== DOCUMENT EXCERPT

A farewell speech or farewell address is a speech given by an individual leaving a position or place. They are often used by public figures such as politicians as a capstone to the preceding career, or as statements delivered by persons relating to reasons for their leaving. The term is often used as a euphemism for "retirement speech," though it is broader in that it may include geographical or even biological conclusion.

In the Classics, a term for a dignified and poetic farewell speech is apobaterion (ἀποβατήριον), standing opposed to the epibaterion, the corresponding speech made upon arrival.

U.S. presidential farewell addresses 
Many U.S. presidential speeches have been given the moniker "farewell address" since George Washington's address in 1796.  Some notable examples:

 George Washington – Washington's Farewell Address in which he warned of the dangers of political parties and foreign alliances.
Dwight D. Eisenhower – Eisenhower's farewell address in which he warned of the military–industrial complex.
Barack Obama – Obama's farewell address made from Chicago, breaking tradition of holding one in the White House.
Donald Trump – Trump's farewell address, delivered as a recorded, online video message from the White House.

Other notable farewell speeches

Muhammad – Farewell Sermon, 6 March 632. 
The speech of Aeneas to Helenus and Andromache, Aeneid, Book III.
Napoleon Bonaparte – First abdication, April 6, 1814 (see Treaty of Fontainebleau (1814)).
Napoleon Bonaparte  – Farewell to the Old Guard, April 20, 1814.
Napoleon Bonaparte – Second abdication, June 22, 1815 (see Abdication of Napoleon, 1815).
Abraham Lincoln – Farewell address to the people of Springfield, Illinois before departing to be inaugurated as President of the United States.
Robert E. Lee – Farewell address to the Army of Northern Virginia, the day after the end of the American Civil War.
Douglas MacArthur – farewell speeches before Congress and U.S. Military Academy; "old soldiers never die, they only fade away" and "duty, honor, country".

====

#### TASK DESCRIPTION:
Edit the text on farewell speeches from "Muhammad – Farewell" to "April 20, 1814.", and replace "Old Guard" with "Imperial Guard".

== SUPPLIED MATERIAL

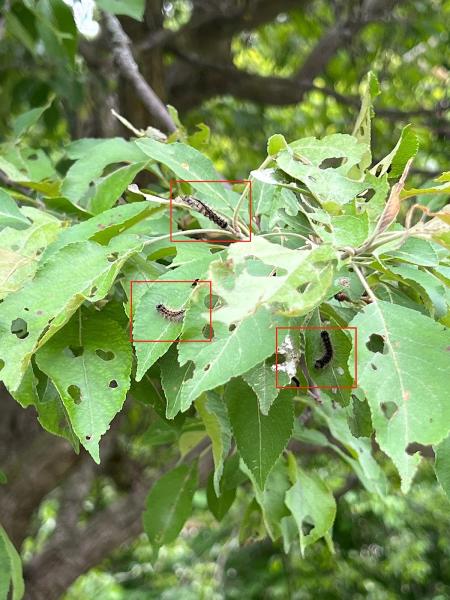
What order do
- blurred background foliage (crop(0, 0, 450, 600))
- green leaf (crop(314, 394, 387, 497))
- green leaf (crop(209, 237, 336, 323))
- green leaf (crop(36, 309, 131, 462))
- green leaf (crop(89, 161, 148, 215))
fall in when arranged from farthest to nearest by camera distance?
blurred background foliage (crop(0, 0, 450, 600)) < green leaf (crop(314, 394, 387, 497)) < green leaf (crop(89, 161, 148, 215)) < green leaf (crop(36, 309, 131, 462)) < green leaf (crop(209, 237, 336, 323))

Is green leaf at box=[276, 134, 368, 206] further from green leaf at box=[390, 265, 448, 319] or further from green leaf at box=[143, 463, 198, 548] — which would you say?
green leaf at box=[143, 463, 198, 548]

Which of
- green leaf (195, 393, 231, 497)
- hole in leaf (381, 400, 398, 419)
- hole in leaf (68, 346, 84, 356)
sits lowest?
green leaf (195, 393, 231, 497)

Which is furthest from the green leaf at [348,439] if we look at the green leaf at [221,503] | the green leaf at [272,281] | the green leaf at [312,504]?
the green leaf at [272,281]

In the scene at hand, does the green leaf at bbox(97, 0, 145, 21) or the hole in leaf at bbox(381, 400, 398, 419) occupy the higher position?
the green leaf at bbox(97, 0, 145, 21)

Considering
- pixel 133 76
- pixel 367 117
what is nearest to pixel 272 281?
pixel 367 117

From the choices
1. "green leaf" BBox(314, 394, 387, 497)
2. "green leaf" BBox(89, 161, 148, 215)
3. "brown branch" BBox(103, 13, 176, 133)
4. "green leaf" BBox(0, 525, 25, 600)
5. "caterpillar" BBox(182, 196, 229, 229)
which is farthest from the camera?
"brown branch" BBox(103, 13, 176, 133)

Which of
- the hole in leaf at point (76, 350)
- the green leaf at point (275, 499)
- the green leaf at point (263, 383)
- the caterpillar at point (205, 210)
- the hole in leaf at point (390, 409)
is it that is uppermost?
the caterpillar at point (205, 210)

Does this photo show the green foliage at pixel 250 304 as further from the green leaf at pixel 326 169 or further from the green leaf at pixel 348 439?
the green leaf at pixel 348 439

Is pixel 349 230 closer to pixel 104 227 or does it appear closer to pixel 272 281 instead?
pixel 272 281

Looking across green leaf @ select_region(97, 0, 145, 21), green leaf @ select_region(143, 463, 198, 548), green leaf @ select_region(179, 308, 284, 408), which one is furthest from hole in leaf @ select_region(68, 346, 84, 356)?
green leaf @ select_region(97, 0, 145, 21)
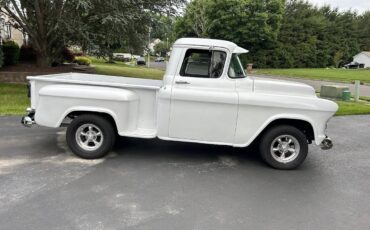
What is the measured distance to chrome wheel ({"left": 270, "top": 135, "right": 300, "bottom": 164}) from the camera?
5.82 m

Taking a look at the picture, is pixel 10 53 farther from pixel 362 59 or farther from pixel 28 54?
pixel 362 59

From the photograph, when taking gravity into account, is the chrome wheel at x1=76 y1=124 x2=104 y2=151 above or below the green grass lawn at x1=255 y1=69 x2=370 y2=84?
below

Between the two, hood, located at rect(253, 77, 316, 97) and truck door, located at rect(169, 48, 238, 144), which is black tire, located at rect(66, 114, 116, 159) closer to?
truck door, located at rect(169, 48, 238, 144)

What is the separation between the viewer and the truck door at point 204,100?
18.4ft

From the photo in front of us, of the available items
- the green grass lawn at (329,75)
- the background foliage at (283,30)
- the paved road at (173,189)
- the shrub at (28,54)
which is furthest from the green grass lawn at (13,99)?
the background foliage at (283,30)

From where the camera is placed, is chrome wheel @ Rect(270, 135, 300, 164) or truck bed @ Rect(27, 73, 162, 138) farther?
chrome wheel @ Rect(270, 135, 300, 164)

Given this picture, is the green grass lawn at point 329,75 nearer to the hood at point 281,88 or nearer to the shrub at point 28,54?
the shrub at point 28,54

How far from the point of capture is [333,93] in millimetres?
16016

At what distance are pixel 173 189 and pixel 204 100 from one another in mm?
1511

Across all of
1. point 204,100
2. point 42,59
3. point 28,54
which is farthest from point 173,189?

====

#### OUTPUT:
Muhammad – Farewell Sermon, 6 March 632. 
The speech of Aeneas to Helenus and Andromache, Aeneid, Book III.
Napoleon Bonaparte – First abdication, April 6, 1814 (see Treaty of Fontainebleau (1814)).
Napoleon Bonaparte  – Farewell to the Imperial Guard, April 20, 1814.